* _Directions_
Copy the rows below exactly as they appear, starting with the line that contains "How far apart" and continuing through the end of the rows, including both ends.

* _Task inputs_
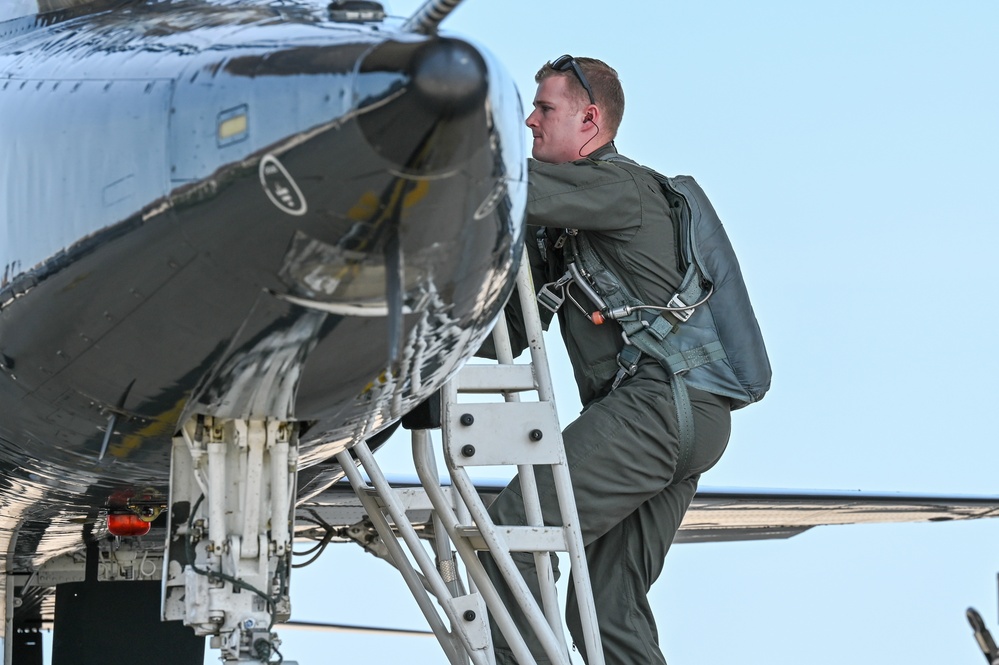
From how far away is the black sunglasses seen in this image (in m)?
6.71

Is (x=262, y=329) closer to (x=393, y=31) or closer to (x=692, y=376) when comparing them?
(x=393, y=31)

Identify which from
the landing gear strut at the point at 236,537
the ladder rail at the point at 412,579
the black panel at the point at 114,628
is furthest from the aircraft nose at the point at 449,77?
the black panel at the point at 114,628

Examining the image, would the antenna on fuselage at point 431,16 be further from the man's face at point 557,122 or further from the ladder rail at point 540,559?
the man's face at point 557,122

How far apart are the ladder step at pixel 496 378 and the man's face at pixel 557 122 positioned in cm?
113

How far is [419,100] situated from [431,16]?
353mm

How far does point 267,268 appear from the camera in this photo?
322cm

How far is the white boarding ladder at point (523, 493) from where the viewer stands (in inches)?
225

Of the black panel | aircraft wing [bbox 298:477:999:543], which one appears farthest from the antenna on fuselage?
aircraft wing [bbox 298:477:999:543]

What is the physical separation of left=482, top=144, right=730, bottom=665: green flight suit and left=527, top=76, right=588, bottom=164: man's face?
0.52m

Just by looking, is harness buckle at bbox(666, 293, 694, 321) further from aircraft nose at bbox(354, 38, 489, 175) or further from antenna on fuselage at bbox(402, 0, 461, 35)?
aircraft nose at bbox(354, 38, 489, 175)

* _Final result_
How far apart are the ladder step at pixel 496 378 and the man's face at pixel 557 122 positioned in cm?
113

How far is [419,100] situated from [431,16]?
353mm

How far does point 267,268 appear from the camera in this photo?
322cm

How far is the white boarding ladder at point (523, 493) from where the viewer stands (in inches)?
225

Of the black panel | aircraft wing [bbox 298:477:999:543], which one appears farthest from the antenna on fuselage?
aircraft wing [bbox 298:477:999:543]

What is the physical separation of left=482, top=144, right=730, bottom=665: green flight suit and left=527, top=76, right=588, bottom=164: man's face?
0.52m

Just by looking, is harness buckle at bbox(666, 293, 694, 321) further from aircraft nose at bbox(354, 38, 489, 175) or further from antenna on fuselage at bbox(402, 0, 461, 35)?
aircraft nose at bbox(354, 38, 489, 175)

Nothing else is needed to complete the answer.